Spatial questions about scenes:
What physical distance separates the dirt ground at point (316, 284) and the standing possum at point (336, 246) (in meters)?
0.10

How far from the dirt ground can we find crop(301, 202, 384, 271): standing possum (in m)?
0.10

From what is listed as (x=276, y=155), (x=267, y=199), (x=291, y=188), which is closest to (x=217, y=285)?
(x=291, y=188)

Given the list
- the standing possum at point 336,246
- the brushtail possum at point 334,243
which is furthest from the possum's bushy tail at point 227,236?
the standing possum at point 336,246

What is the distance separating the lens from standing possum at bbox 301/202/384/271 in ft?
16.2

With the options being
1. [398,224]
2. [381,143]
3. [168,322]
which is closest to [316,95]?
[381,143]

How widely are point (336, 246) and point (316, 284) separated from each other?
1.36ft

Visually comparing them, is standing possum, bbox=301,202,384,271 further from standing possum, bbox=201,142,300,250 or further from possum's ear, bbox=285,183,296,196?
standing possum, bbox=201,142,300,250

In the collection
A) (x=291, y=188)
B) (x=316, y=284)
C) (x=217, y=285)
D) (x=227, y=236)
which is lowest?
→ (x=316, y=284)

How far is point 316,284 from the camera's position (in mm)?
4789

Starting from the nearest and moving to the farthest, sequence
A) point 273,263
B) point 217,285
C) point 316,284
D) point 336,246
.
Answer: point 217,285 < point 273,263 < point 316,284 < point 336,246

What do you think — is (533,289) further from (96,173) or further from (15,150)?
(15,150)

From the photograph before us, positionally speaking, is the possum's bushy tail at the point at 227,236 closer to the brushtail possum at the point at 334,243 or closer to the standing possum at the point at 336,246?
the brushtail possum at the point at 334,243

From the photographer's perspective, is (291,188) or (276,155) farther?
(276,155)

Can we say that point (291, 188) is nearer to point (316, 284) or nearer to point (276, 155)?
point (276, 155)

Exercise directions: Copy the records exactly, from the line containing "From the photograph before" through the end of the records.

Answer below:
From the photograph before us, positionally speaking, is the possum's bushy tail at the point at 227,236 closer to the brushtail possum at the point at 334,243 or closer to the standing possum at the point at 336,246?
the brushtail possum at the point at 334,243

From the photographer's perspective, is (291,188) or (276,155) farther?
(276,155)

Can we say that point (291, 188) is nearer to point (316, 284) or nearer to point (276, 155)?
point (276, 155)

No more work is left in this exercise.